On Tour
This week has been my annual film tour of South West Scotland. I drove two hundred and forty miles to Stranraer and decided to note how many raptors I saw en route. It proved conclusively how the Buzzard is now our commonest bird of prey and how the last three severe Winters have had a devastating effect on the Kestrel. The totals were fourteen Buzzards, three Kestrels and two Sparrowhawks. I arrived in Stranraer to watch the Starlings wheeling over the pier as they flew to roost under the pier. Two Peregrines were fighting over one that they had captured.
At the Loch Ken Kite feeding station there were more than seventy KItes coming to the food put out for them. In the severe weather in December apparently there were as many as one hundred and forty present! I also visited the RSPB reserve at Mersehead to admire the Spitzbergen Barnacle Geese (see photo) and dozens of Pintails.
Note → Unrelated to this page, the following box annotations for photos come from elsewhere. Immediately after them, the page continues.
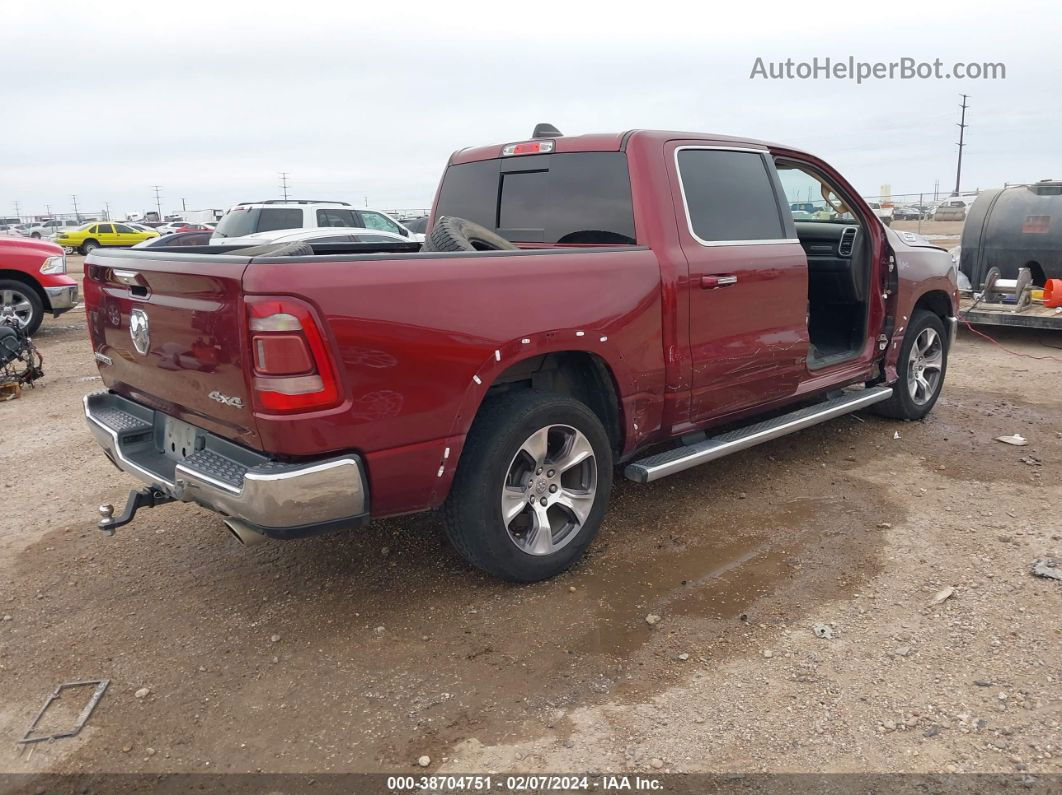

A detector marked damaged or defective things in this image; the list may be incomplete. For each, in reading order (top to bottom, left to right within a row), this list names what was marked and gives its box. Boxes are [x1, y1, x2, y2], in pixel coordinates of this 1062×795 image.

damaged rear door [668, 141, 812, 422]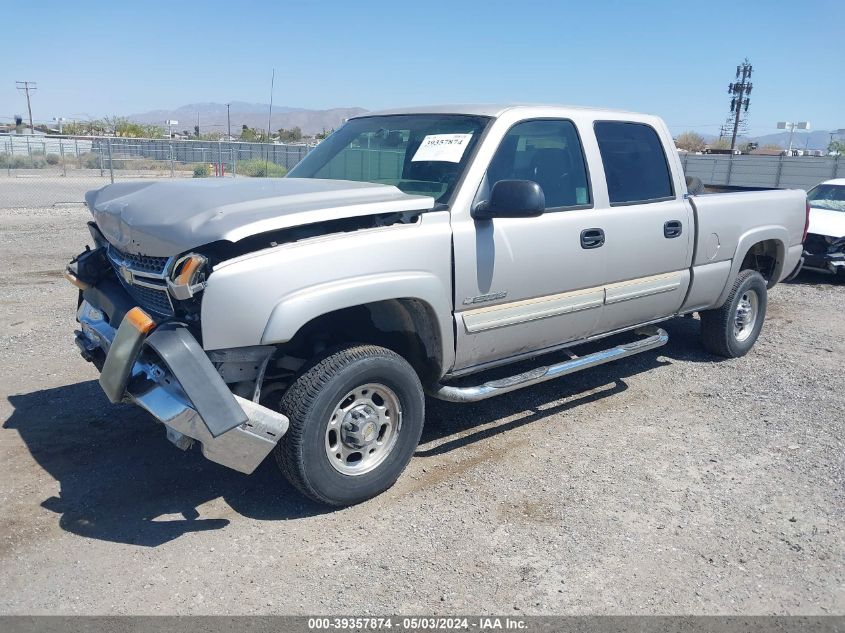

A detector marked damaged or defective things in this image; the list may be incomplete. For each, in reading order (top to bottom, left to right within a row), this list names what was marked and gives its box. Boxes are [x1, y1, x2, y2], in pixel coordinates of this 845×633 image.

crumpled hood [85, 177, 436, 256]
damaged front end [800, 233, 844, 276]
damaged front end [65, 239, 286, 472]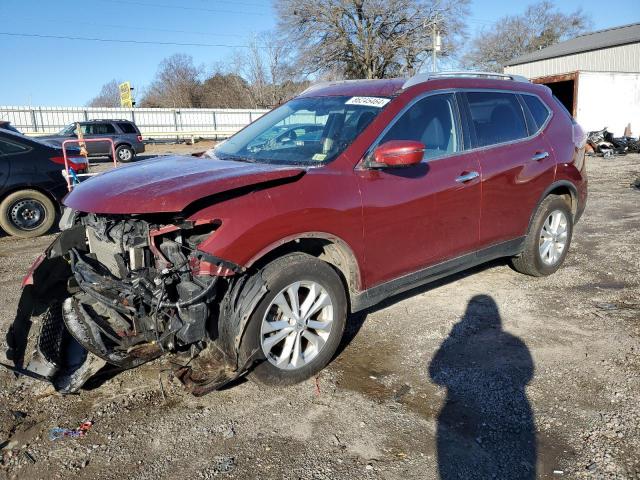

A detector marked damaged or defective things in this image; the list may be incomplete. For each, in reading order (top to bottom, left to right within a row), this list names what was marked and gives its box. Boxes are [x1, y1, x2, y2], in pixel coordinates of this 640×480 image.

crushed front end [3, 210, 242, 394]
damaged red suv [5, 72, 588, 394]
Prior to my film shows each evening there was much talk about the Big Garden Birdwatch and some of the birds seen during the hours count. One garden had more than two hundred House Sparrows, another had more than one hundred Bramblings, another had seventy plus Siskins and yet another had twenty four Yellow Hammers. What a difference to the gardens around Manchester.
In our garden this week there have been two Siskins, the first of the Winter and a record twenty one Collared Doves. The Willow Tit still appears occasionally.